▶ Textauszug:
◆ ◆ ◆ ◆

Albaniens Weg zur Religiosität: Glaube im Wandel

aus OWEP 2/2016  •  von Enika Abazi

Prof. Dr. Enika Abazi ist z. Zt. am Paris Peace Research Institute tätig. Zuvor arbeitete sie an der European University in Tirana als Leiterin des Zentrums für Balkanstudien.

Zusammenfassung

Mit dem Ende des Kommunismus in Albanien lebten die traditionellen Glaubensbekenntnisse wieder auf. Allerdings ist das Bild, das die Religionsgemeinschaften gegenwärtig zeigen, sehr diffus: Neben den traditionellen Bekenntnissen haben sich neue Formen von Religiosität herausgebildet; zugleich findet, wie die Autorin anhand von Gesprächen aufweist, besonders in der muslimischen jüngeren Generation eine starke Rückbesinnung auf die Religion im Sinne von Identitätsstiftung statt.

I.

Seit der Machtübernahme durch das kommunistische Regime 1944 waren Schmähung, Erniedrigung, Verfolgung und sogar Hinrichtung von Geistlichen überall in Albanien und gleichgültig, ob muslimisch, römisch-katholisch oder orthodox, an der Tagesordnung. Das Eigentum der Religionsgemeinschaften wurde beschlagnahmt und verstaatlicht (1946), Kirchen und andere Einrichtungen geschlossen und in Lagerhäuser, Turnhallen, Werkstätten oder Kulturzentren umgewandelt. Die kommunistische Regierung erklärte Albanien zum „ersten atheistischen Staat der Welt“ (1967). Das albanische Volk wurde gezwungen, seine Religion zu vergessen, seine Überzeugungen und seine Lebensweise zu verändern.

Das Konzept, Religion als etwas Unnützes und Unwissenschaftliches – und grundsätzlich Rückständiges – einzuordnen, hatte Folgen für alle Lebensbereiche. Häufig wird Marxismus mit einer Religion verglichen und manchmal sogar als säkulare Religion bezeichnet. Im Falle Albaniens lassen sich zahlreiche pseudoreligiöse Elemente der Staatsideologie festmachen: das Versprechen von Gerechtigkeit und bedingungsloser Loyalität, die Verwendung von Opfergaben oder die politische Indoktrination anstelle religiöser Unterweisung. Das Sakrale wurde durch säkulare und diesseitige Götter, wie zum Beispiel die kommunistische Partei und ihre Führerschaft, verdrängt, Ikonen wurden durch Porträts des Parteivorsitzenden ersetzt. Für die junge Generation galt, dass sie ihr ganzes Leben der kommunistischen Ideologie widmen sollte. Verstärkt wurde der Kampf gegen die Religion wegen der Verbindungen der Kirchen zum Ausland, die der auf Abschließung bedachte kommunistische Staat als zusätzliche Bedrohung ansah.

◆ ◆ ◆ ◆

▶ Vorliegende Angaben:

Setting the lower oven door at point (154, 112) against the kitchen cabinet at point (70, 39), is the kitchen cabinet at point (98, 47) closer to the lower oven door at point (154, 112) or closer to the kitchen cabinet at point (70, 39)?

◆ ◆ ◆ ◆

▶ Zu erledigende Aufgaben:
(1) Gib aus dem Text über Albaniens Weg zur Religiosität die Stelle wortgetreu aus, die bei den Worten „Seit der Machtübernahme“ einsetzt und nach „Lebensweise zu verändern.“ endet.
(2) Knüpfe an den letzten Satz des Textes über Albaniens Weg zur Religiosität an und führe ihn weiter.

▶ Gegebene Antworten:
(1)
Seit der Machtübernahme durch das kommunistische Regime 1944 waren Schmähung, Erniedrigung, Verfolgung und sogar Hinrichtung von Geistlichen überall in Albanien und gleichgültig, ob muslimisch, römisch-katholisch oder orthodox, an der Tagesordnung. Das Eigentum der Religionsgemeinschaften wurde beschlagnahmt und verstaatlicht (1946), Kirchen und andere Einrichtungen geschlossen und in Lagerhäuser, Turnhallen, Werkstätten oder Kulturzentren umgewandelt. Die kommunistische Regierung erklärte Albanien zum „ersten atheistischen Staat der Welt“ (1967). Das albanische Volk wurde gezwungen, seine Religion zu vergessen, seine Überzeugungen und seine Lebensweise zu verändern.

(2)
Nach dem Ende des Kommunismus waren die Menschen frei, ihren Glauben öffentlich zu bekunden, obwohl den meisten Besuchern der Moscheen und Kirchen ihre Religion fremd geworden war. 25 Jahre später hat sich die Situation verändert. Der Staat schuf die gesetzlichen Grundlagen zur freien Entfaltung des religiösen Lebens durch entsprechende Gesetze, die u. a. Rückgabe des kirchlichen Eigentums beinhalteten und die Rechte der vier offiziell bestehenden Religionsgemeinschaften bestätigten.1 Verschiedene Umfragen zeigen, dass 90 Prozent der jungen Albaner an Gott glauben und sich zumindest mit einem der traditionellen Bekenntnisse identifizieren.2 Zusätzlich machten die Umfragen deutlich, was aufgrund der historischen Erfahrungen kaum überraschend war: Die Albaner insgesamt sind in religiöser Hinsicht sehr tolerant und sprechen sich ganz überwiegend für ein friedliches Miteinander der Bekenntnisse im Staat aus.

II.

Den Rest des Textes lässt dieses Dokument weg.